何かと向かい風に晒されているフジテレビの中で、最近、気にかかる番組がある。「ネタパレ」だ。

俳優、アーティスト、タレントなどゲストを招き、番組側が見せたい芸人を紹介する態のネタ番組だ。

前身番組「超ハマる!爆笑キャラパレード」(2016年4月~2017年3月)を経て、今年4月からは金曜深夜23時半からの30分枠にマイナーチェンジした。

ありそうで無かった「イオン出禁」というフレーズ


スタジオでネタを披露する芸人を軸に、野生爆弾くっきーの奇怪キャラ「邦彦おじさん」や、アルコ&ピース平子祐希の意識高い系キャラ「瀬良社長」など前枠より引き継いだキャラクターコント、ロバート秋山によるクリエイターズファイル的なVTR、他では見られない芸人同士のコラボコント等が主なメニューだ。

ここで、ネタ披露する芸人は知名度に限らず、番組が推す次世代の芸人が度々登場する。しかも、(かつて1分ネタでブーム化した「爆笑レッドカーペット」のように広く浅くではなく)、ピンポイントでを間を置かずに繰り返し出演させ、露出のヘビーローテーションで背中を押し出そうとしている。「フースーヤ」「ネイビーズアフロ」「東京ホテイソン」などがそうだ。

この番組で先月、昨年のM-1ファイナリストでもある男女コンビの「相席スタート」がコントを披露した。

<2017年6月2日放送「ネタパレ」(フジテレビ) 相席スタート>
※(職場の年上女性(山粼ケイ)に告白する山添寛。すると女性は真実の自分自身を打ち明けて、相手の真意に迫る)

山添「おれ、本気でミズキさんのこと好きなんです」

(M~BG 白い季節/MISIA)

ケイ「わたし、もうオバさんだよ」

山添「オバさんなんかじゃない!品のある大人の女性です」

ケイ「もう、水はじかないよ」

山添「はじくより、受け入れるほうが素敵じゃないですか」

  (中略)

ケイ「あんたには誰にも言ってない本当の私、教えてあげる」

(M~BG ハードに変調)

ケイ「あたし、イオン出禁だよ」

山添「なんで! じゃあ、ららぽーと行きましょう」

ケイ「20代の頃、ずっと坊主だったよ」

山添「強い思想がありそう。でも僕は過去は気にしない」

  (後略)
═══
• _解くべき課題_
「ネタパレ」を紹介する抜粋文のうち、「前身番組「超ハマる!爆笑キャ」から始まり「ボコント等が主なメニューだ。」で終わる箇所を、一字一句違えずに複写してください。

• _提供データ_
═══
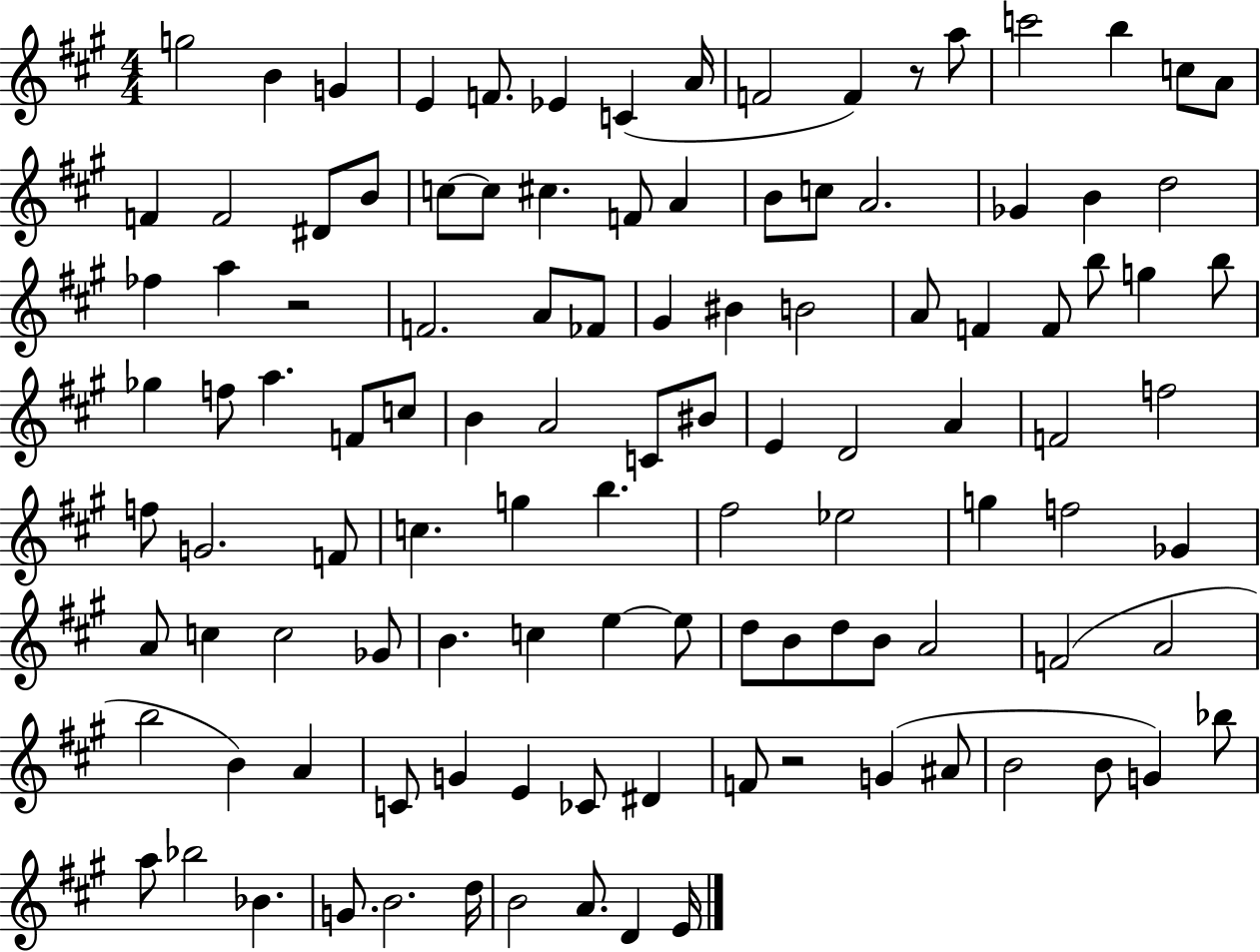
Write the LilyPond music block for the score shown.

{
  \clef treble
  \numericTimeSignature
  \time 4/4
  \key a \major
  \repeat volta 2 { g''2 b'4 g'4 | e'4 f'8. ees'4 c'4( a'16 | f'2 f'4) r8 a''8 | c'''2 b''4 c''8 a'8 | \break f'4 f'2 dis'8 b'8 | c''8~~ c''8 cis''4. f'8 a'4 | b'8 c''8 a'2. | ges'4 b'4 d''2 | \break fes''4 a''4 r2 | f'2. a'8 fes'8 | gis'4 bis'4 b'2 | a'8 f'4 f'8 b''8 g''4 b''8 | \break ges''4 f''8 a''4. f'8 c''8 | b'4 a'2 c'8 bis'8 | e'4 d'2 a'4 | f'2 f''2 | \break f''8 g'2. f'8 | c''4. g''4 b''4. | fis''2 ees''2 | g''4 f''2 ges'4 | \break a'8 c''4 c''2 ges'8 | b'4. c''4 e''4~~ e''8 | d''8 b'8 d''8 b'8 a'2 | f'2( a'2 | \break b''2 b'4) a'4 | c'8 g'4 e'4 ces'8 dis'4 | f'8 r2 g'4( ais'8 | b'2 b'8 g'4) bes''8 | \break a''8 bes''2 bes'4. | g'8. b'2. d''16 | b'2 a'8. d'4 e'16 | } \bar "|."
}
═══
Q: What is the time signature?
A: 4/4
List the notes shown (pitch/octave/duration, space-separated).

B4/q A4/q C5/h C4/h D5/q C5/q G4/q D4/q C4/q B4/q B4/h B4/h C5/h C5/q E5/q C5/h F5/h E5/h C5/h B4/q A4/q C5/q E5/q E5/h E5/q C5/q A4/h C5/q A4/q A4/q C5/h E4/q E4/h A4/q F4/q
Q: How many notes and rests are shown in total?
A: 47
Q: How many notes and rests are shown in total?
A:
═══
• _解答例_
前身番組「超ハマる!爆笑キャラパレード」(2016年4月~2017年3月)を経て、今年4月からは金曜深夜23時半からの30分枠にマイナーチェンジした。

ありそうで無かった「イオン出禁」というフレーズ


スタジオでネタを披露する芸人を軸に、野生爆弾くっきーの奇怪キャラ「邦彦おじさん」や、アルコ&ピース平子祐希の意識高い系キャラ「瀬良社長」など前枠より引き継いだキャラクターコント、ロバート秋山によるクリエイターズファイル的なVTR、他では見られない芸人同士のコラボコント等が主なメニューだ。